How do I solve this DE method problem with y'cosx = 1-y^2?

[gbacsf]

What method would be used to solve this DE, it look like a Bernoulli but isn't. I'm lost.

y'cosx = 1-y^2

Thanks,

Gab

 

[neutrino]

It looks like you can separate the variables.

 

[Pseudo Statistic]

Treat y' as the limiting ratio dy/dx.
Your aim is to get the xs (and dx) on one side, and the ys (and dy) on the other side and integrate...

 

[gbacsf]

I'm not sure if I can solve it that way. I did some digging and found its in the form of a Riccati eq.

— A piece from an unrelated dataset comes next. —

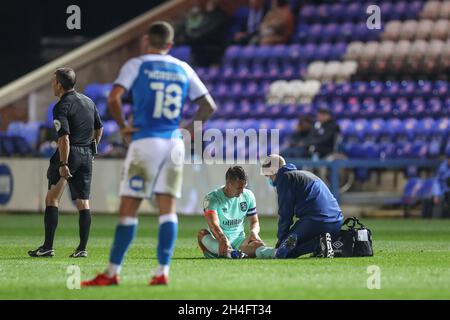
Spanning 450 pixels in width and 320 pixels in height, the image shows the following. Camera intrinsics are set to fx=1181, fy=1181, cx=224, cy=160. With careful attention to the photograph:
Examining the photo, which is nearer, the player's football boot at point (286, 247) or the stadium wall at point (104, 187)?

http://en.wikipedia.org/wiki/Riccati_equation

But I'm not sure how to apply it to this problem, any help?

Thanks

 

[FrogPad]

Hint:

\frac{dy}{dx} \,\, \frac{\cos x}{1-y^2}=1

 

[gbacsf]

Well from that I can say that y=sin(x) is a solution.

Then I get:

z' +(-2*tan(x))*z = 1/cos(x)

So then I solve this linear equation:

(sin(x) + C)/(cos(x))^2

 

[J77]

The next step should be to substitute: y=\sin(u) into the equation FrogPad gave.